France mulls more COVID curbs as intensive care beds fill

PARIS (Reuters) - President Emmanuel Macron met senior cabinet ministers on Tuesday to discuss possible further restrictions to tackle a second coronavirus wave sweeping across France.

France, like neighbouring Spain and Britain, is grappling with how to slow the virus' spread and ease pressure on a once-again strained healthcare system while keeping its 2.3 trillion euro ($2.71 trillion) economy open and protecting jobs.

It reported more than 1,500 COVID-19 patients in intensive care on Monday, a level not seen since late May.

Macron will speak on national television on Wednesday evening and his prime minister, Jean Castex, has refused to rule out local lockdowns.

"Nothing should be off the table when you see the situation facing our hospitals," Castex told France Info radio on Monday.

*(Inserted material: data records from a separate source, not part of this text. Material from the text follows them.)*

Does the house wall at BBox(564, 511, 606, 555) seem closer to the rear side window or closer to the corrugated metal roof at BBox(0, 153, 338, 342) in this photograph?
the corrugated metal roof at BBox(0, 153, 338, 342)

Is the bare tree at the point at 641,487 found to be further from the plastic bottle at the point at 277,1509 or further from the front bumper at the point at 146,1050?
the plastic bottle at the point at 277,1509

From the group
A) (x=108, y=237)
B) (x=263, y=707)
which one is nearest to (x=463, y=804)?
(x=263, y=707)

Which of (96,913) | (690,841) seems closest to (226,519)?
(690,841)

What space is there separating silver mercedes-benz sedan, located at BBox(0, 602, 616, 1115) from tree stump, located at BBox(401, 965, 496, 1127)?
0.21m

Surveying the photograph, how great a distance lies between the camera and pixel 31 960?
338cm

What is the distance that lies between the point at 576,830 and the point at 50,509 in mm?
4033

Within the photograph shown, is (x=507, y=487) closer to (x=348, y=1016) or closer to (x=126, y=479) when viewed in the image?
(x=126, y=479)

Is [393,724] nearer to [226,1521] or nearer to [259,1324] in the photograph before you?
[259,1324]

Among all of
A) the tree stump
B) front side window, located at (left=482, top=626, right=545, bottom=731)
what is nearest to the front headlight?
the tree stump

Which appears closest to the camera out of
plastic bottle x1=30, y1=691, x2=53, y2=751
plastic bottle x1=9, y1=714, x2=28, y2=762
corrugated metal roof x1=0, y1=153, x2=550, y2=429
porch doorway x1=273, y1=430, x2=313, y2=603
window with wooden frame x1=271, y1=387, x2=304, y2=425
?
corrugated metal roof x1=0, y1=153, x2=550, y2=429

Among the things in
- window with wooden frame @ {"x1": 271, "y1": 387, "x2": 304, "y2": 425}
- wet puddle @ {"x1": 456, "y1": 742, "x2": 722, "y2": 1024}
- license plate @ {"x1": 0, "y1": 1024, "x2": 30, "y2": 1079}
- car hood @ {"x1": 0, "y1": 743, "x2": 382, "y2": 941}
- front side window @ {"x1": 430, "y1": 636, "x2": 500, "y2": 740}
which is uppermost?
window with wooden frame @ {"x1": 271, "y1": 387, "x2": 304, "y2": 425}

Leading newspapers Le Monde and Le Figaro reported that curfews in COVID hotspots were one option, a possibility raised last month by the Scientific Council advising the government.

France's five largest cities - Paris, Marseille, Lyon, Toulouse and Lille - are among nine metropolitan areas already on maximum alert, meaning bars and gyms are closed and restaurants operate under strict sanitary conditions.

Health authority data shows the proportion of COVID tests returned positive has shot up to nearly 12% nationwide. A rate below 5% shows control of the spread, health experts say.

"Everything is being examined, nothing can be ruled out," Marlene Schiappa, a junior minister in charge of Citizenship, told LCI television when asked about a possible curfew.